───── SEITENTEXT
Die gegen den Kläger festzusetzende Steuer ist daher wie folgt zu ermitteln:

 Erwerb durch Erbanfall163.036 EUR
abzüglich Steuerbefreiungen2.666 EUR
abzüglich Freibetrag10.300 EUR
abgerundet150.000 EUR
Steuersatz 17 v.H.25.500 EUR

Da der Kläger beantragt hat, den angefochtenen Bescheid nur insoweit aufzuheben, als mehr als 27.267 EUR Erbschaftsteuer festgesetzt worden ist, ist seinem Anfechtungsantrag auch nur in diesem Umfang zu entsprechen (§ 96 Abs. 1 Satz 2 FGO).

Die Kostenentscheidung beruht auf § 135 Abs. 1 FGO. Die Entscheidung über die vorläufige Vollstreckbarkeit beruht auf den §§ 151 Abs. 3, 155 FGO i. V. m. den §§ 708 Nr. 10, 711 Satz 1 der Zivilprozessordnung. Der Senat hat die Revision zugelassen, weil die Rechtssache grundsätzliche Bedeutung hat (§ 115 Abs. 2 Nr. 1 FGO).
──────────
───── ZEILEN DES DATENSATZES
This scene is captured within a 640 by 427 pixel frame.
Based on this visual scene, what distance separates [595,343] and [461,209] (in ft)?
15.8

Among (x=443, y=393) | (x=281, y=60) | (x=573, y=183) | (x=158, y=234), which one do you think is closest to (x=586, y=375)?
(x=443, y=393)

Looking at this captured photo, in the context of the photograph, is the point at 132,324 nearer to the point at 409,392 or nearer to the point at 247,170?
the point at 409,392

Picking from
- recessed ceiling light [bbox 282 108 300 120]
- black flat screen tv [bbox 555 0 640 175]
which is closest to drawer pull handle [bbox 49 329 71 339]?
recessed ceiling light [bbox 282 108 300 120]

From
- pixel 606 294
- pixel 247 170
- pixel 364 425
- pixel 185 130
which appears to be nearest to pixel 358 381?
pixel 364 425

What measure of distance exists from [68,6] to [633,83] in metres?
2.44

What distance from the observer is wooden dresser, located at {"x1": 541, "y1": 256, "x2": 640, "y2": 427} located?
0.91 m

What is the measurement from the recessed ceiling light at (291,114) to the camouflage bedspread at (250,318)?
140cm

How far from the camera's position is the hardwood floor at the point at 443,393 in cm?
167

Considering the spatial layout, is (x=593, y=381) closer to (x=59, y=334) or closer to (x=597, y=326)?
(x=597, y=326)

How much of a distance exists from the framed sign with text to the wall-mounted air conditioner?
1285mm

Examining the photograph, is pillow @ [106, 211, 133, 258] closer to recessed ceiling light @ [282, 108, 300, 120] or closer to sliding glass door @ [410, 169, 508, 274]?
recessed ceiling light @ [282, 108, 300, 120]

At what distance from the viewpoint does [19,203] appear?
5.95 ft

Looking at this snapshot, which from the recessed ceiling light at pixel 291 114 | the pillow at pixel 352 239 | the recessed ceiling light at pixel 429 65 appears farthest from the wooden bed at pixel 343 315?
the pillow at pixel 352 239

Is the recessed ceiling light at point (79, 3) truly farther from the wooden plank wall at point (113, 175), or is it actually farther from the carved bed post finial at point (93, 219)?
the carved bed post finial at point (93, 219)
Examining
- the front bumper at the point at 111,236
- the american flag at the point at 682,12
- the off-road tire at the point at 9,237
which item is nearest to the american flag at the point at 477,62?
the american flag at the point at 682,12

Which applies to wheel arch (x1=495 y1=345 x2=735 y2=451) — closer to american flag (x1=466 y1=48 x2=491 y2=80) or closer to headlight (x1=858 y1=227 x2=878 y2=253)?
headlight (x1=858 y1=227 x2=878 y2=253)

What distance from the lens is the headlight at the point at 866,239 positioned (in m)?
──────────
Zitiere aus dem Seitentext wörtlich die Passage von „Die gegen den“ bis „Nr. 1 FGO).“.

Die gegen den Kläger festzusetzende Steuer ist daher wie folgt zu ermitteln:

 Erwerb durch Erbanfall163.036 EUR
abzüglich Steuerbefreiungen2.666 EUR
abzüglich Freibetrag10.300 EUR
abgerundet150.000 EUR
Steuersatz 17 v.H.25.500 EUR

Da der Kläger beantragt hat, den angefochtenen Bescheid nur insoweit aufzuheben, als mehr als 27.267 EUR Erbschaftsteuer festgesetzt worden ist, ist seinem Anfechtungsantrag auch nur in diesem Umfang zu entsprechen (§ 96 Abs. 1 Satz 2 FGO).

Die Kostenentscheidung beruht auf § 135 Abs. 1 FGO. Die Entscheidung über die vorläufige Vollstreckbarkeit beruht auf den §§ 151 Abs. 3, 155 FGO i. V. m. den §§ 708 Nr. 10, 711 Satz 1 der Zivilprozessordnung. Der Senat hat die Revision zugelassen, weil die Rechtssache grundsätzliche Bedeutung hat (§ 115 Abs. 2 Nr. 1 FGO).